● **WHAT YOU WILL DO**
Set down every one of the items below word for word, leaving out the pictures.

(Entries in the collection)
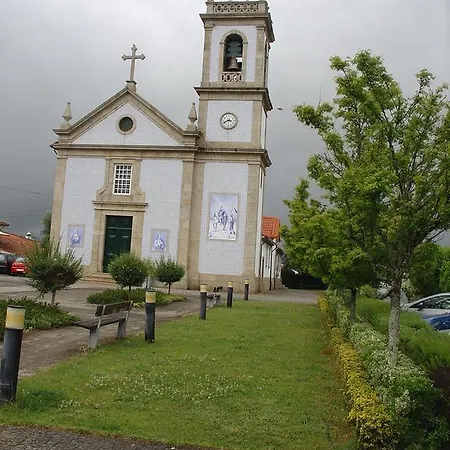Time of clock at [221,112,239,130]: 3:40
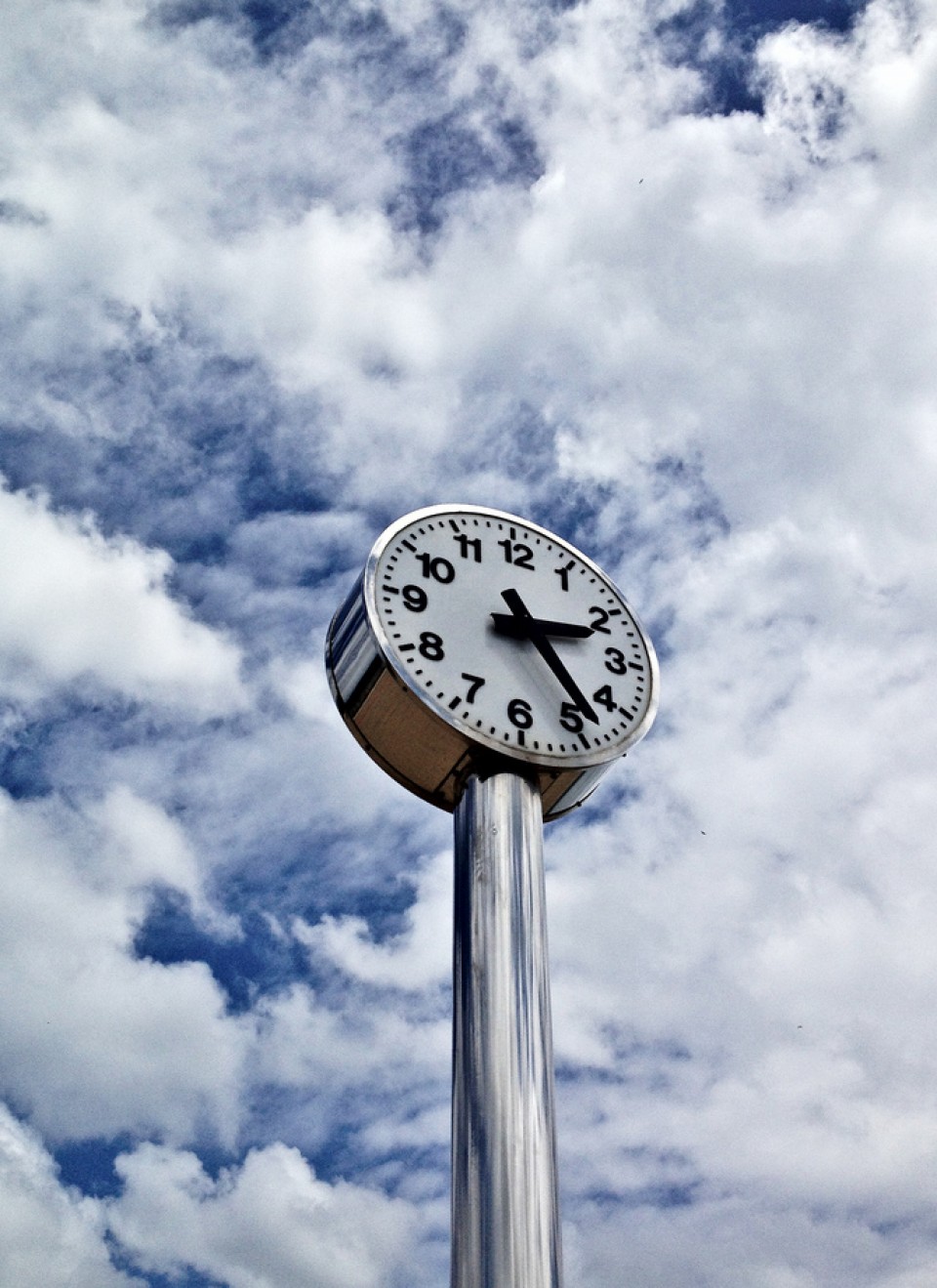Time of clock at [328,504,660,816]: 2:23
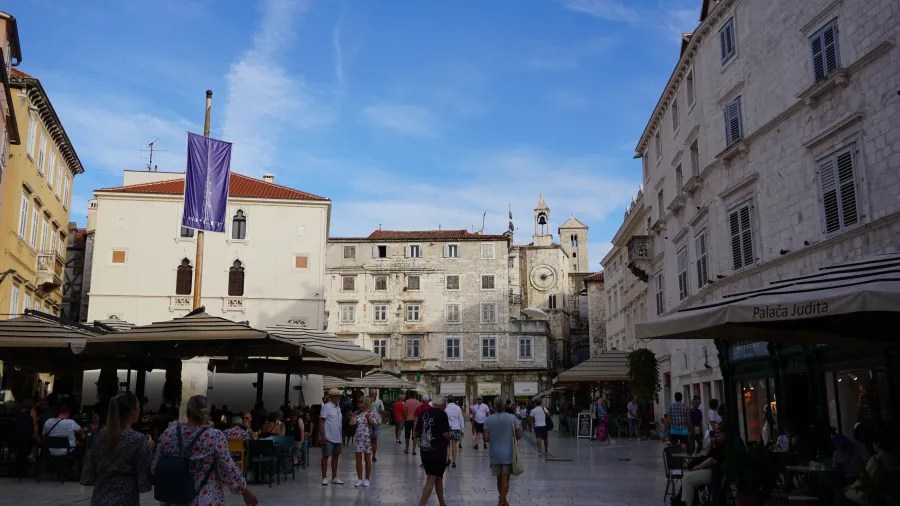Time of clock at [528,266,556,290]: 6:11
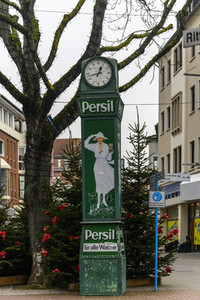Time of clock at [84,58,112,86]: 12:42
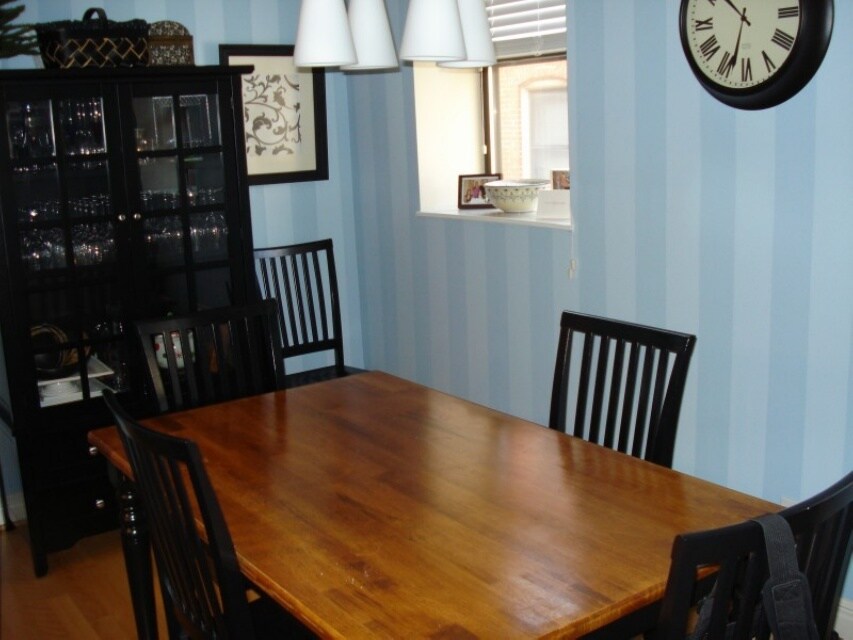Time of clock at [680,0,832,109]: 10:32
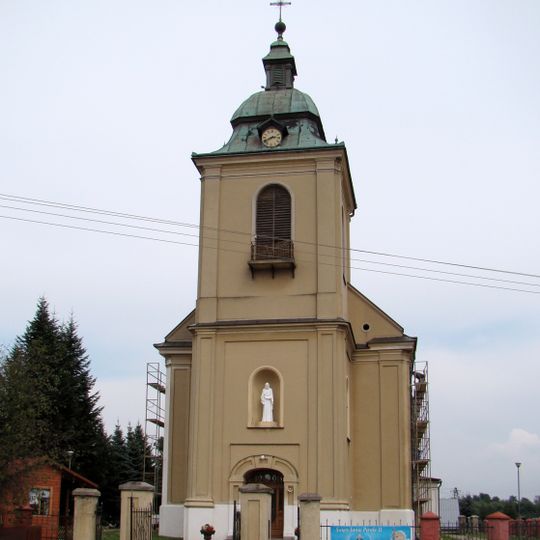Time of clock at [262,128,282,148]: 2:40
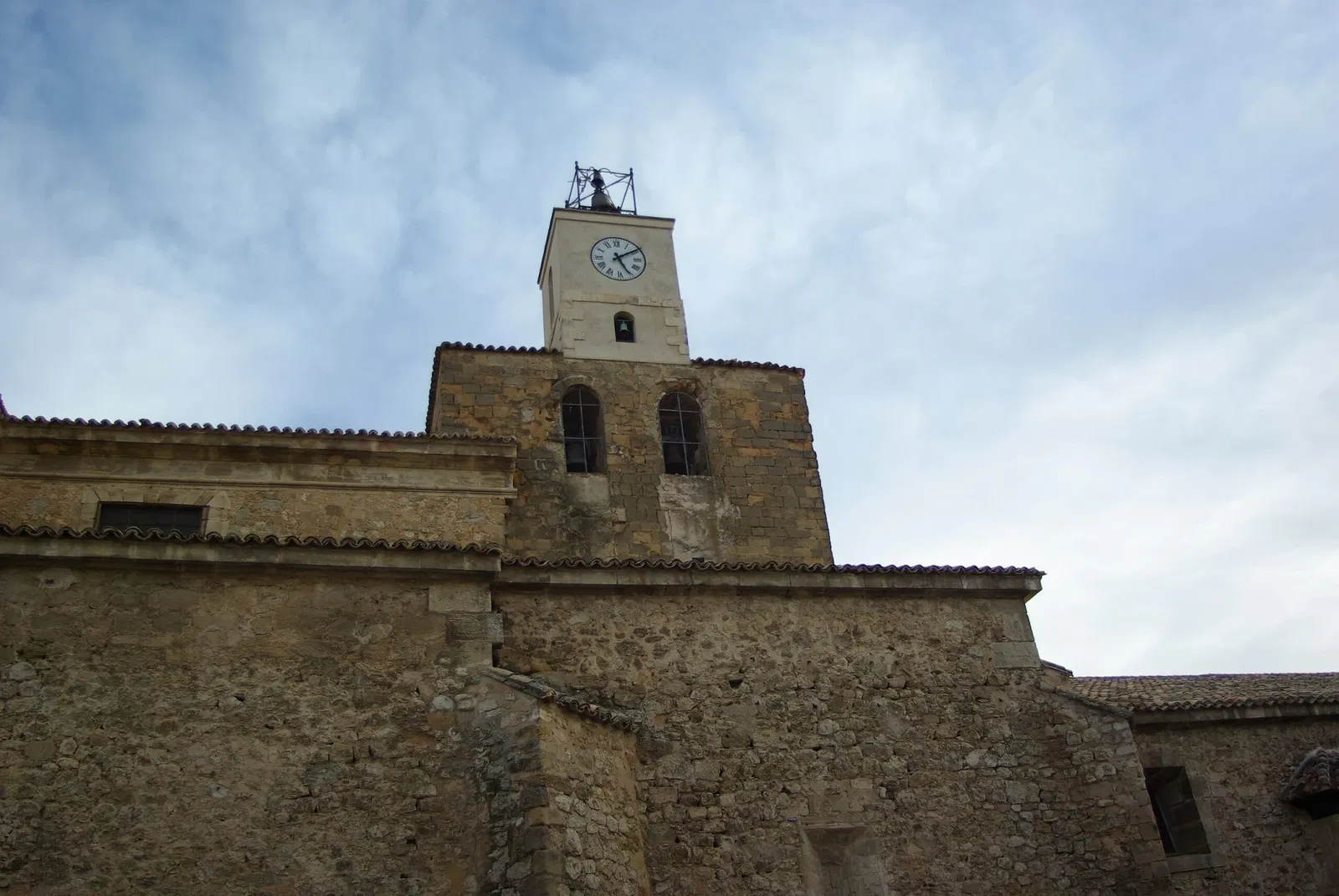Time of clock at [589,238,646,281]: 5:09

● **TASK SOLUTION**
Time of clock at [221,112,239,130]: 3:40
Time of clock at [328,504,660,816]: 2:23
Time of clock at [528,266,556,290]: 6:11
Time of clock at [84,58,112,86]: 12:42
Time of clock at [680,0,832,109]: 10:32
Time of clock at [262,128,282,148]: 2:40
Time of clock at [589,238,646,281]: 5:09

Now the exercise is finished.